- **Task to carry out**
Would you give the listing again exactly as written, minus its pictures?

- **Listed entries**

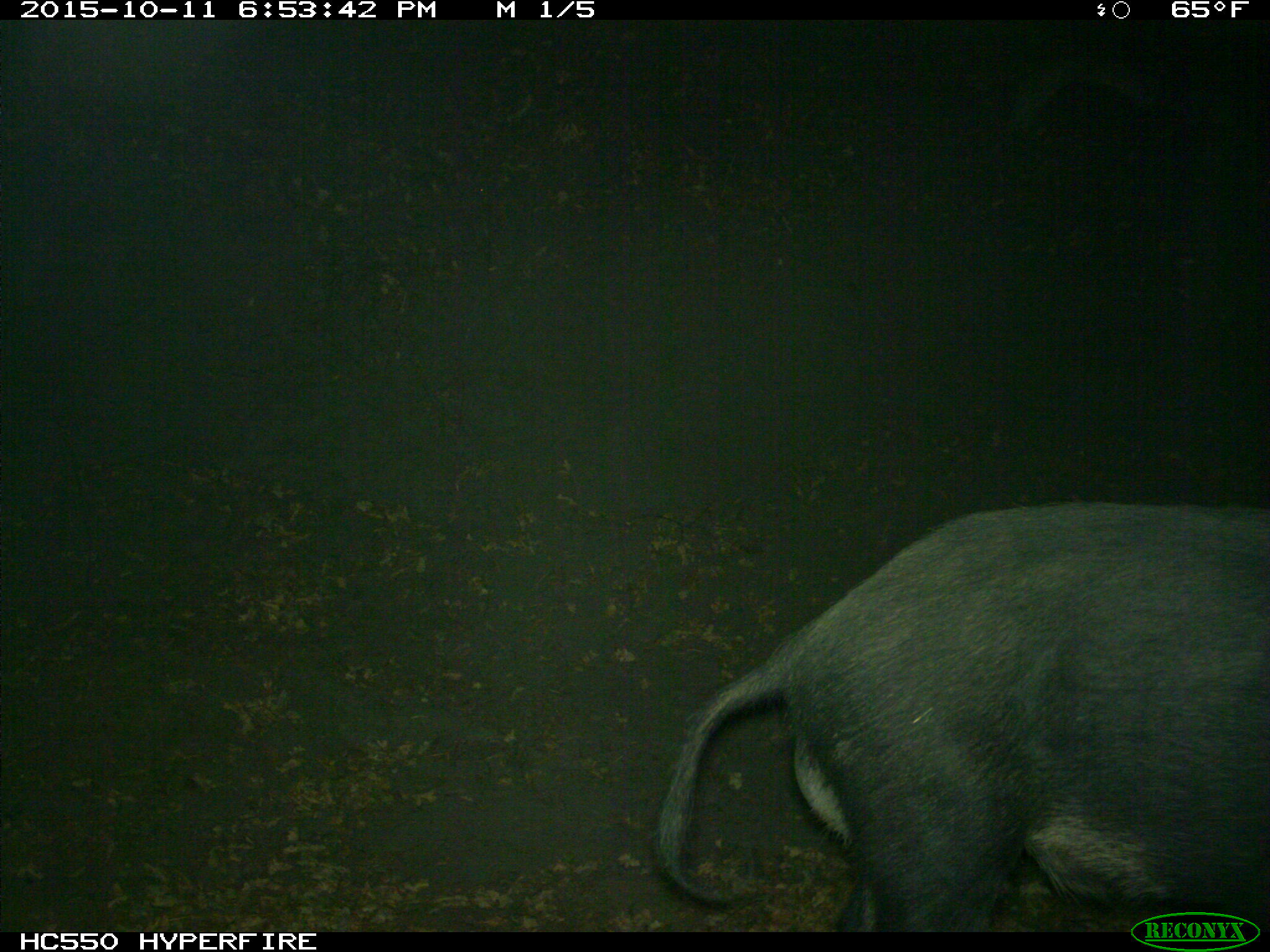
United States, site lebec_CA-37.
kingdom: Animalia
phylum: Chordata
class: Mammalia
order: Artiodactyla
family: Suidae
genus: Sus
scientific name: Sus scrofa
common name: wild boar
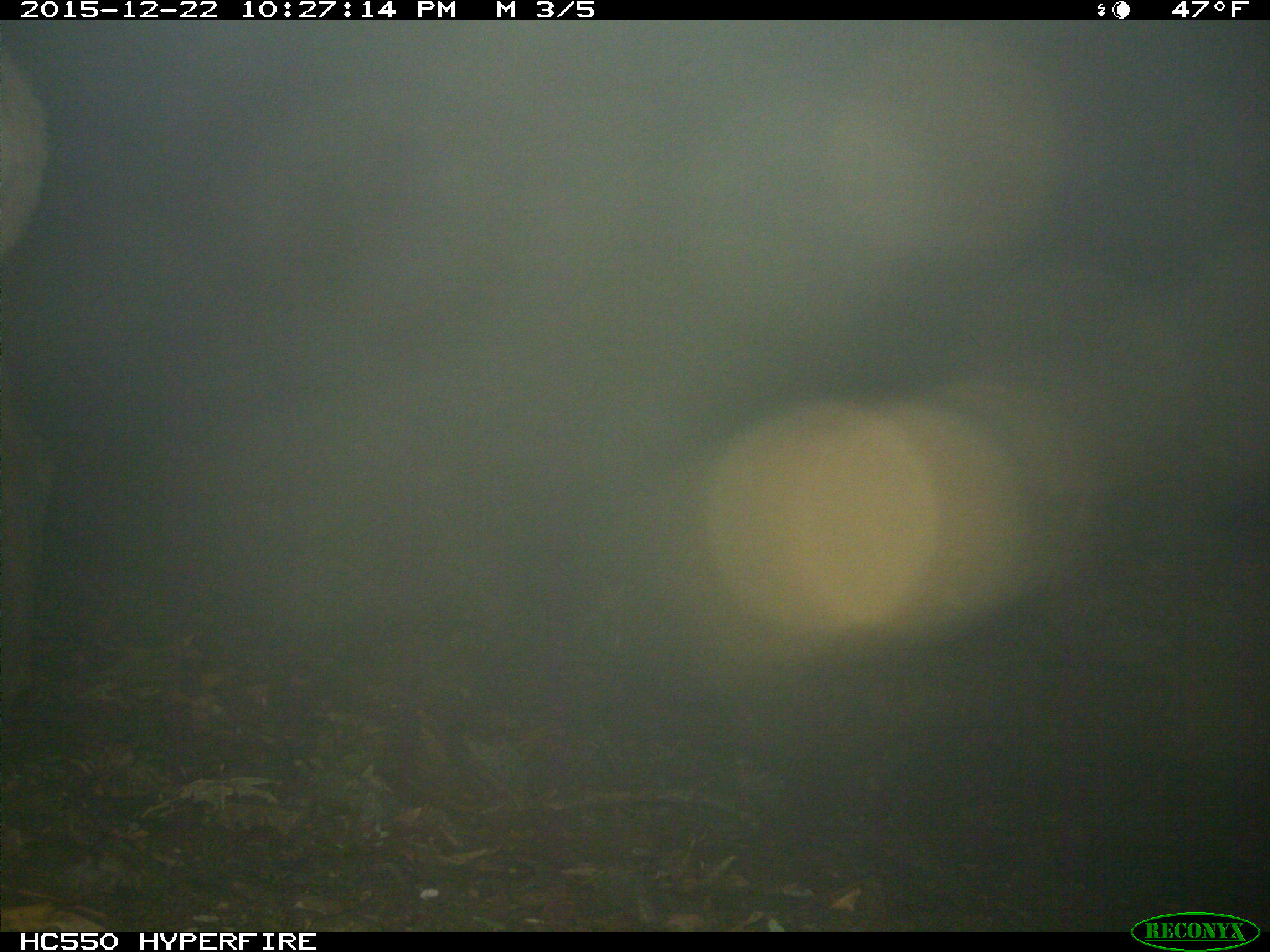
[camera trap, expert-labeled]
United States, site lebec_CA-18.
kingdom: Animalia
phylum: Chordata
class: Mammalia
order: Artiodactyla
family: Cervidae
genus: Cervus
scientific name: Cervus canadensis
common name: elk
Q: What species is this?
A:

- **Response to the exercise**
United States, site lebec_CA-37.
kingdom: Animalia
phylum: Chordata
class: Mammalia
order: Artiodactyla
family: Suidae
genus: Sus
scientific name: Sus scrofa
common name: wild boar
[camera trap, expert-labeled]
United States, site lebec_CA-18.
kingdom: Animalia
phylum: Chordata
class: Mammalia
order: Artiodactyla
family: Cervidae
genus: Cervus
scientific name: Cervus canadensis
common name: elk
Q: What species is this?
A:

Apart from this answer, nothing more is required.